#### ページ抜粋 ####

検索
連載

WindowsでLinuxをリモート操作(前編)ゼロ円でできるXサーバ(1)(2/3 ページ)

LinuxサーバをWindowsから操作しているというケースは多い。ほとんどの場合はtelnetやsshで十分だが、ときにはGUI(Xクライアント)を使いたい場合もある。そこで、このような用途に最適なVNCを紹介しよう。

Share
Tweet
LINE
Hatena

VNCの入手とインストール

 では、VNCを使ったリモートコントロール環境の構築方法を紹介しよう。

VNCのダウンロード

 まず、LinuxおよびWindows用のVNCを入手しなければならない。ダウンロードは、下記のURLから行う。

 ここで、用意されているフォームに名前、メールアドレス、社名などを入力し、Binary packagesの

  • Linux 2.x for x86
  • Windows 9x/2000/NT(Intel Win32)

にチェックを入れて[Proceed to download]を押す。これで、2001年3月31日現在では

  • vnc-3.3.3r2_x86_linux_2.0.tgz
  • vnc-3.3.3r9_x86_win32.zip

の2ファイルがダウンロードできる。

 Linux用のVNCは、バイナリだけではなくソースも提供されているが、あえてソースからコンパイルすべき理由はないのでバイナリだけで十分だろう。

Linuxへのインストール

 まずLinuxにVNCサーバをインストールしよう。ダウンロードしたvnc-3.3.3r2_x86_linux_2.0.tgzを以下の手順のように適当なディレクトリ(ホームディレクトリなど)で展開し、/usr/local/binにコピーする。/usr/local/binはrootでなければ操作できないので、途中でsuする。

#### レコード抜粋 ####

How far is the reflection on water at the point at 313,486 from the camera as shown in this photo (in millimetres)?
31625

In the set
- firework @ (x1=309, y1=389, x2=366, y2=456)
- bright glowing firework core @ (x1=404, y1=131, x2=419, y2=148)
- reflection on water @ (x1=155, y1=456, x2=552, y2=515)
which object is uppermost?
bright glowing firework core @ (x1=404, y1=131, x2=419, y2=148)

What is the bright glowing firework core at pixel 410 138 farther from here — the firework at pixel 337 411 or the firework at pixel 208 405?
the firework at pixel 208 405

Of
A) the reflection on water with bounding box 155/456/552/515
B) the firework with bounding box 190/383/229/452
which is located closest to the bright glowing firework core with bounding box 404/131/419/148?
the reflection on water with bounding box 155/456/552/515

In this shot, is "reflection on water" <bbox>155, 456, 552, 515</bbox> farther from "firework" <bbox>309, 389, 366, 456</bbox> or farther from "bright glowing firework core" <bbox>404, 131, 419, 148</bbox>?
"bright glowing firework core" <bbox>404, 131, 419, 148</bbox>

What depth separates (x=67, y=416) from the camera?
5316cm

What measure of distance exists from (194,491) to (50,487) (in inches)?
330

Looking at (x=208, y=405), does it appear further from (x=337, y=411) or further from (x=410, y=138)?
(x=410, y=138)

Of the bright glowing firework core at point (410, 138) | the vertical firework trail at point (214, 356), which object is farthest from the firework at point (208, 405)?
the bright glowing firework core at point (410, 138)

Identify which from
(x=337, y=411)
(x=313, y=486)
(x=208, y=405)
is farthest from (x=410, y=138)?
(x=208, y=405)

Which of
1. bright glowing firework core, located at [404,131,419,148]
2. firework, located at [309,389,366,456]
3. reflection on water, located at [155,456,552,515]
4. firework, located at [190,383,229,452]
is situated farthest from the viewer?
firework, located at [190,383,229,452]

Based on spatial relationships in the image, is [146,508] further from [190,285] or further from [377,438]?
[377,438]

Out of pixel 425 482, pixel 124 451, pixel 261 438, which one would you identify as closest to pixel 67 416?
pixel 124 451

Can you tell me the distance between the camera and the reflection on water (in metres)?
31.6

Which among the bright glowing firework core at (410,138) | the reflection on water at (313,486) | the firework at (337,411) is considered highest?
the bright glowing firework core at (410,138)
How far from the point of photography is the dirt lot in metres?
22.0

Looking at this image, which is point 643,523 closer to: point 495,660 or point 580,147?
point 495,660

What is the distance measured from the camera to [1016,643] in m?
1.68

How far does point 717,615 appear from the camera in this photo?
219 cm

####

## 次の課題:
a – VNCの記事について、次の問いに答えること。
(i) フォームに記入してチェックを入れた後、押すボタンは何か。
(ii) Linuxへのインストールで、展開したファイルをコピーする先のディレクトリはどこか。
(iii) そのディレクトリを操作する途中でsuするのはなぜか。
b – VNCの記事の「まず、LinuxおよびWin」から「の2ファイルがダウンロードできる。」までを、そのまま書き写すこと。
c – VNCの記事の続きを、最後の文の後から書き進めること。
レコードは別の出典から取ったものである。

## 解答:
a –
(i) [Proceed to download]
(ii) /usr/local/bin
(iii) /usr/local/binはrootでなければ操作できないから。

b –
まず、LinuxおよびWindows用のVNCを入手しなければならない。ダウンロードは、下記のURLから行う。

 ここで、用意されているフォームに名前、メールアドレス、社名などを入力し、Binary packagesの

  • Linux 2.x for x86
  • Windows 9x/2000/NT(Intel Win32)

にチェックを入れて[Proceed to download]を押す。これで、2001年3月31日現在では

  • vnc-3.3.3r2_x86_linux_2.0.tgz
  • vnc-3.3.3r9_x86_win32.zip

の2ファイルがダウンロードできる。

c –
$ tar zxvf vnc-3.3.3r2_x86_linux_2.0.tgz
$ cd vnc_x86_linux_2.0
$ su -
Password
# cp vncviewer vncserver vncpasswd vncconnect Xvnc /usr/local/bin
# mkdir -p /usr/local/vnc/classes
# cp classes/* /usr/local/vnc/classes

 これだけでインストールは完了だ。拍子抜けするほど簡単である。

VNCサーバの設定

 次にVNCサーバの設定を行う。普段VNCを使うユーザーになり、そのユーザーのホームディレクトリに移動する。まずは.bashrcを編集して/usr/local/binにパスを通しておく。

$ cd
$ vi .bashrc

などで.bashrcを開き、

PATH=$PATH:/usr/local/bin

の記述を追加する。そして

source .bashrc

で編集した.bashrcの内容を反映させる。

 これでVNCサーバを起動させる準備が整った。VNCサーバ(Xvnc)は、vncserverというスクリプトにディスプレイ番号(下記コラム参照)を付加して起動する。

$ vncserver :1

 ただし、初回起動時はパスワードの設定が必要だ。Password:とVerify:(確認)に対して、それぞれパスワードを入力する。これでVNCサーバが起動する。

You will require a password to access 
your desktops. 
Password:
Verify:
xauth: creating new authority file /home/isamu-n/.Xauthority 
New 'X' desktop is laser5:1 
Creating default startup script /home/isamu-n/.vnc/xstartup
Starting applications specified in /home/isamu-n/.vnc/xstartup
Log file is /home/isamu-n/.vnc/laser5:1.log
注:「laser5」はVNCサーバを動作させるLinuxのホスト名

 ちなみに、VNCサーバの設定を変更した際は(この後さまざまな変更を行う)、VNCサーバを停止させて、あらためて起動する必要がある。VNCサーバの停止時も、起動時に指定したディスプレイ番号を付加する。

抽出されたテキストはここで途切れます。